* start Source extract *

Scientists at Freie Universität and TU Vienna Use Computers to Check Reasoning of Austrian Mathematician

№ 308/2013 from Oct 17, 2013

Scientists at Freie Universität Berlin and the Vienna University of Technology have succeeded in checking and confirming a so-called “proof of God” by the Austrian mathematician Kurt Gödel (1906-1978). Christoph Benzmüller from the Dahlem Center for Intelligent Systems and his Viennese colleague Bruno Woltzenlogel Paleo succeeded, using computer programs, so-called “theorem provers,” in verifying with the highest mathematical precision the logical correctness of Godel’s proof of God. A short preliminary version of this work is available at http://arxiv.org/abs/1308.4526. The formalization and verification of the proof are online at https://github.com/FormalTheology/GoedelGod.

The consistency of the basic assumptions made by Gödel was confirmed by the computer. Furthermore, the scientists were able to demonstrate that the nontrivial proof was, for the most part, able to be generated automatically by the computer. They had not expected that to be the case. This means that in addition to using such systems to prove theorems in philosophy and mathematics, in the future they could be used in dialogue systems so that computers can be used to understand human reasoning patterns and even augment them.

The logic formalism used by Gödel – a so-called higher-order modal logic that uses terms like "necessary" and "possible" – was previously thought to be too complex and difficult to represent and automate on the computer. Available theorem provers are mainly based on much simpler formalisms. To circumvent this problem, the researchers used a methodology that allowed them to automate Gödel's higher-order modal logic using existing theorem provers. This trick is based in turn on the theoretical work of Benzmüller and Paulson from the University of Cambridge. For the classical higher-order logic, several theorem provers were developed in the last two decades. They were now successfully used in the work by Benzmüller and Woltzenlogel Paleo, including a theorem prover developed by Benzmüller.

Kurt Gödel's mathematical proof of God was published after his death. It belongs to the class of so-called ontological proofs, which have a long tradition in philosophy. As constructions of pure thought, they were previously and are still, hotly debated in the scientific world. In an ontological proof of God, the existence of God is deduced from a few abstract axioms and definitions through a logical progression. Conversely, one can say that God's existence is reduced to the validity of these axioms and definitions.

* end Source extract *
* start Data excerpt *

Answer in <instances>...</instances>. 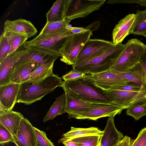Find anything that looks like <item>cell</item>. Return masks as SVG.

* end Data excerpt *

To be done —
1) Restate the article on the computer check of Gödel's proof of God, everything from "Scientists at Freie Universität and" down to "online at https://github.com/FormalTheology/GoedelGod.", renaming "theorem provers" as "proof assistants" wherever it occurs.
2) Decide whether each statement agrees with the article on the computer check of Gödel's proof of God, answering yes or no and quoting the words that decide it: (a) Gödel's proof of God was published after his death. (b) The researchers expected most of the proof to be generated automatically by the computer. (c) Available theorem provers are mainly based on higher-order modal logic.

Full answers —
1)
Scientists at Freie Universität and TU Vienna Use Computers to Check Reasoning of Austrian Mathematician

№ 308/2013 from Oct 17, 2013

Scientists at Freie Universität Berlin and the Vienna University of Technology have succeeded in checking and confirming a so-called “proof of God” by the Austrian mathematician Kurt Gödel (1906-1978). Christoph Benzmüller from the Dahlem Center for Intelligent Systems and his Viennese colleague Bruno Woltzenlogel Paleo succeeded, using computer programs, so-called “proof assistants,” in verifying with the highest mathematical precision the logical correctness of Godel’s proof of God. A short preliminary version of this work is available at http://arxiv.org/abs/1308.4526. The formalization and verification of the proof are online at https://github.com/FormalTheology/GoedelGod.

2)
(a) Yes: "Kurt Gödel's mathematical proof of God was published after his death."
(b) No: "They had not expected that to be the case."
(c) No: "Available theorem provers are mainly based on much simpler formalisms."